▶ _取り組む課題_
1. 紅夜叉をめぐる本文によれば、この物語の発端となった出来事は何か。
2. 紅夜叉をめぐる本文の続きを、最後の文のあとから書いてください。

▶ _本文_

2007-01-05 05:49:05 | Weblog
今日から「紅夜叉は利用された」のスタートです。

さて、この物語は週刊プロレスの表紙にLLPWの人気レスラーである「紅夜叉」選手がセミヌードで登場した事が発端でした。
2ちゃんねるで、その当時の事が知りたいというスレッドが立ち、当時の4様がそのLLPWの内情を暴露し始めた事からこの話しは始まります。

では本編の開始です。・・・

あの時紅は脱ぐ事になっていた。金もLLPWは受け取っていた。
でも神取に話が通ってなかった。当然週プロにクレーム。
それならせめてセクシーポーズだけでも、という事で落ち着いた。
しかし納得いかない週プロ側はその後あまり紅を取り上げなくなった。
神取は面倒な実務は風間にまかせきり。気の向いた時だけ文句を言う。
週プロ宍倉はそんな風間LLPWを本当に応援していた。
だから自然と話は神取を素通りしていってしまう。
一介の若手レスラー安田をあのキャラで売り出したのは宍倉・風間コンビ。
紅夜叉売り出しについても神取は何ひとつ相談されてない。
しかし、うすうす宍倉・風間が何か計画している事も気付いてはいた。

試合日当日午前、風間は神取のマンションを訪ねた。
ドアにはまるで風間の来訪を予感していたように「おこさないでください」と張り紙がされていた。
その張り紙に威圧感をおぼえた風間は動揺した。
ためらいながらも風間は何度か呼鈴を押した。
しばらくすると神取が不機嫌そうな声でドアを閉めたまま風間に投げかけた。
「なんだよぅ・・・張り紙が見えネェのかよぅ・・・起こすなよなぁ」
 「神取・・・神ちゃん、相談しておきたいことがあるのよ。」
「話って何だよ。言っておくけどアタシも馬鹿じゃないからさ、用件なんて想像はついてるんだよ、ああ」
 「何言ってるの?とにかく開けてよ」

▶ _提供データ_
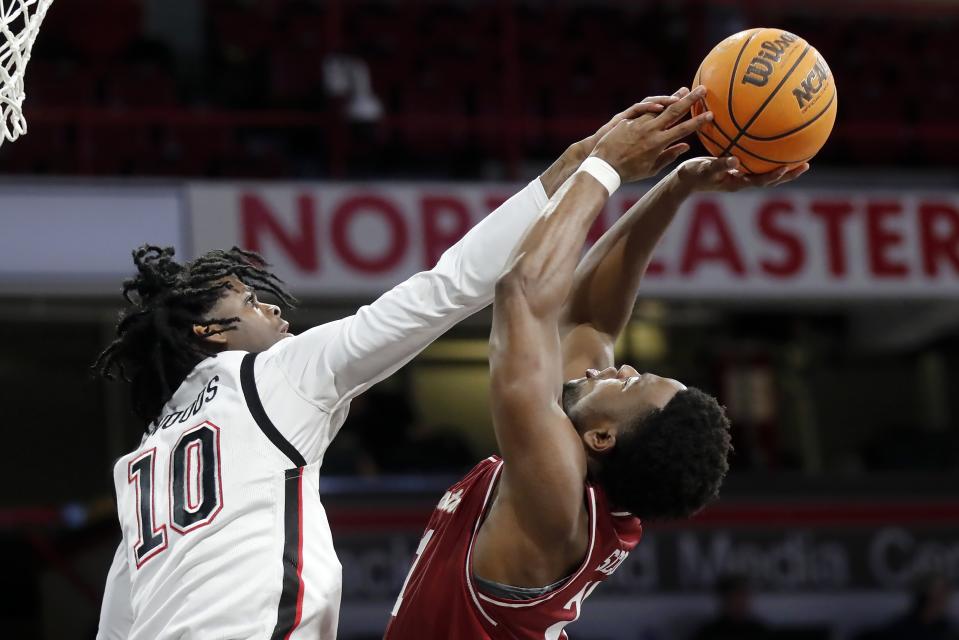 Northeastern's Harold Woods (10) blocks a shot by Charleston's Jaylon Scott during the first half of an NCAA college basketball game, Saturday, Jan. 21, 2023, in Boston. (AP Photo/Michael Dwyer)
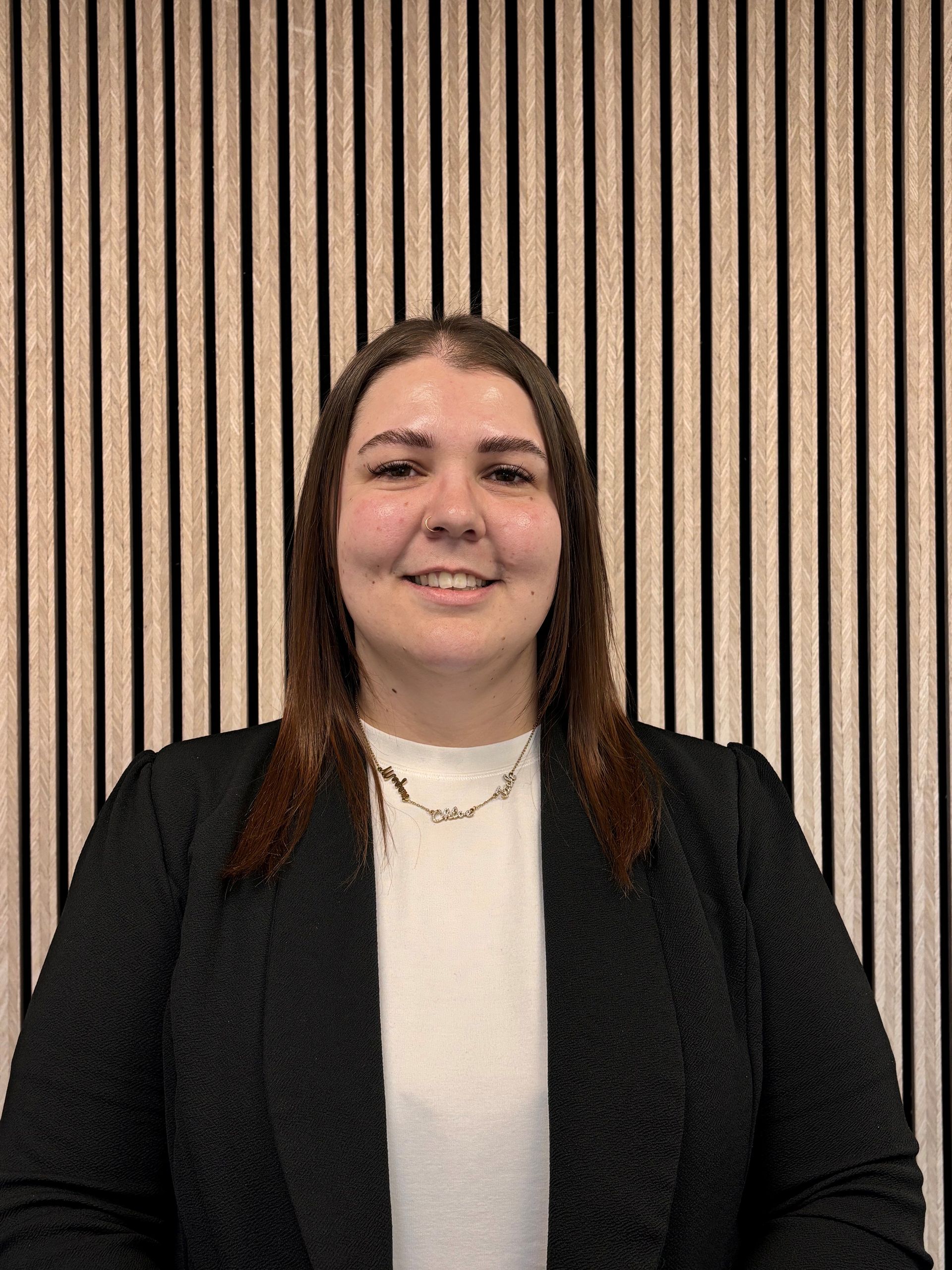 Woman in black blazer smiles at the camera, standing in front of a wooden panel wall.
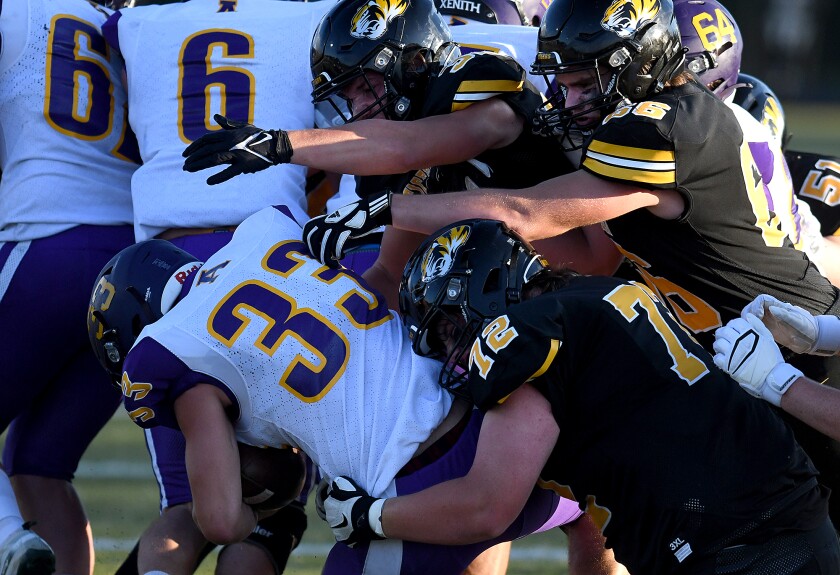 Northwestern’s Andrew Bourque (72), Peyton Kurtz (66) and Wyatt Dumonson (32) smother Ashland’s Hunter Chenier (33) behind the line of scrimmage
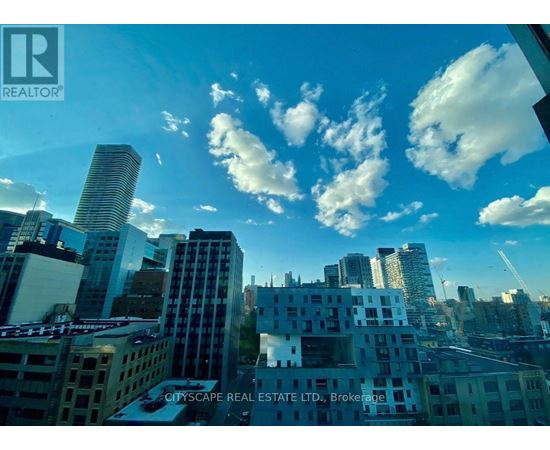 A cityscape with buildings of various heights and architectural styles under a blue sky with scattered clouds.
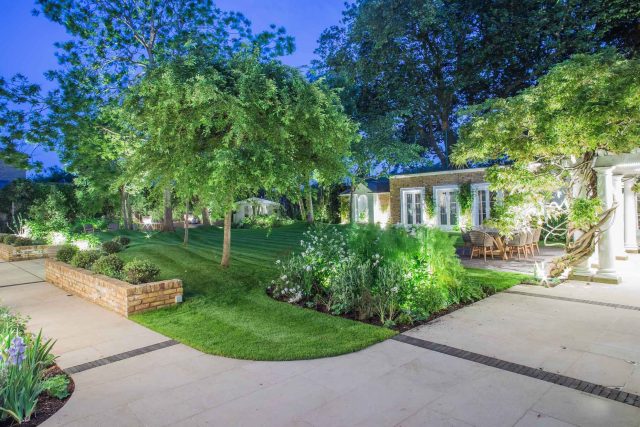 A grand residential garden in Fulham designed and built by The Garden Builders, a relaxing family garden, terrace for fun, outdoor entertainment space with lawn.
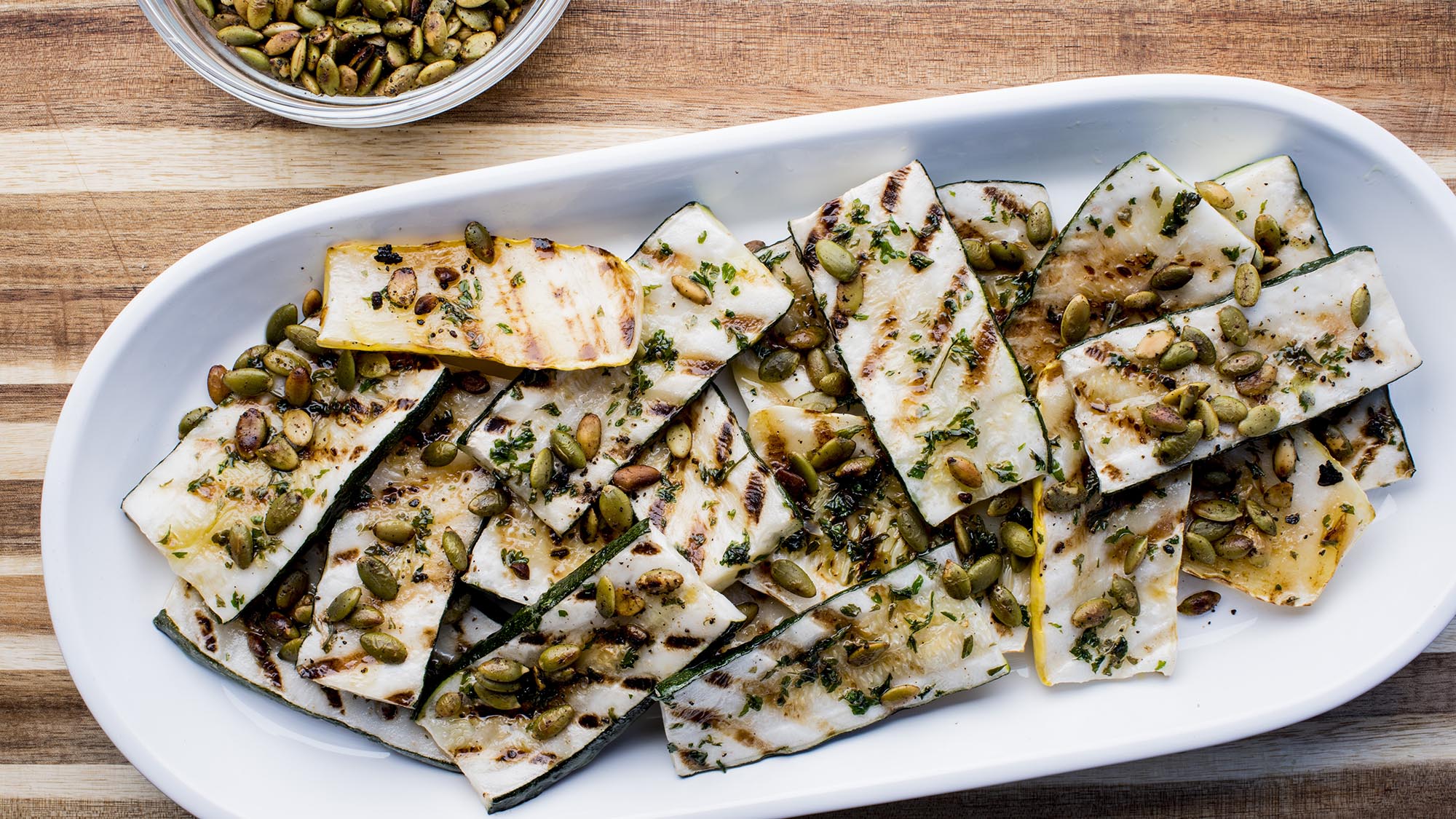 grilled_zucchini_and_squash_with_brown_sugar_bourbon_pumpkin_seeds_2000x1125.jpg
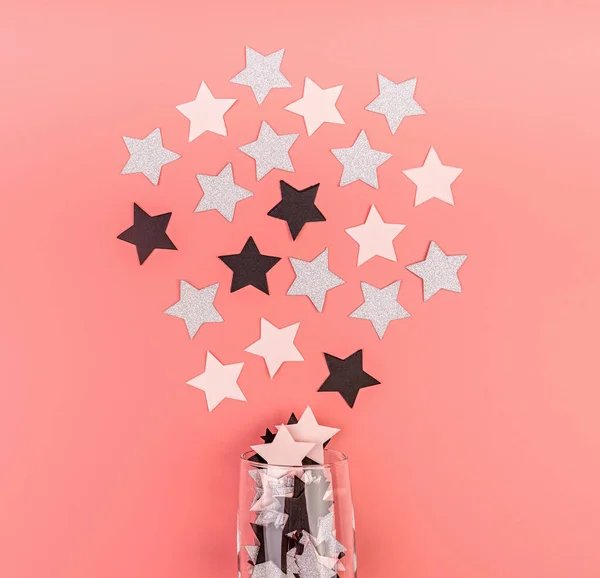 Estrella en forma de confeti que vierte fuera del vidrio sobre fondo rosa plana vista superior —  Fotos de Stock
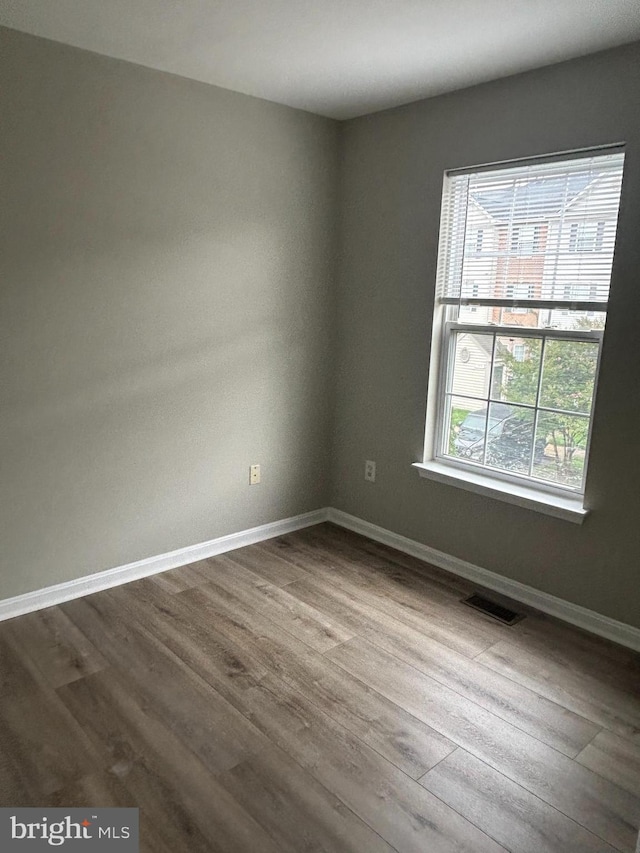 empty room with hardwood / wood-style flooring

▶ _課題の解答_
1. 週刊プロレスの表紙に、LLPWの人気レスラーである「紅夜叉」選手がセミヌードで登場したこと。

2.
「別にイイんだよ。前の会社でも2回か・・やってるし・・ね。今眠いんだ。後でちゃんと聞くからさ、今は寝かせてくれよ」
それ以上神取は風間の呼びかけに答えはしなかったという。

安田留美はこの試合であるワザを試そうと思っていた。
紅夜叉時代も見せていたサミング。
もちろん紅のキャラに合ったトボけたつなぎ技である。
指を2本突き出したポーズは、気の立った神取には笑えない。
しかし安田留美はそんな状況など理解してはいなかった。
控え室で風間は神取と戦う5人を前にして忠告していた。
「勝とうなんて思っちゃダメ。極められたらすぐにマイッタするのよ」
「怒らせるような事も禁止よ」とも言ったという。
怪訝そうな顔をする5人に何故か風間は深く礼をして控え室を出た。

もう一方の控え室。神取の隣にはイーグル沢井の姿があった。
時折押し殺した笑い声を発し、2人は何事かを話し込んでいた。
そこへ各雑誌関係者が取材で訪れた。そこには宍倉の姿もあった。
「めずらしいねぇ、宍倉さんがコッチくるなんて」
神取は皮肉たっぷりに宍倉に向けて言い放った。
  「今日は若手に胸を貸すわけだね。怪我させないようにね!」
宍倉ンとっては軽いジョークのつもりだったのだが、神取は内心カチンと来ていた。
  「ああ、神取さん、そういえばねぇ・・・」
宍倉が神取に対し何か言おうとしたが、神取はもうたくさん、という表情で席を立った。
その行動に宍倉はあっけにとられ、ふと沢井を見ると、沢井は「宍倉さん、やばいよぉ」という表情で苦笑いをしていた。

その日の神取の入場の時、ほんの小さいハプニングがあった。
入場テーマが数秒間途切れたのである。原因は単純な操作ミスだった。
しかし今朝からの一連の出来事で神取の機嫌はよくなかった。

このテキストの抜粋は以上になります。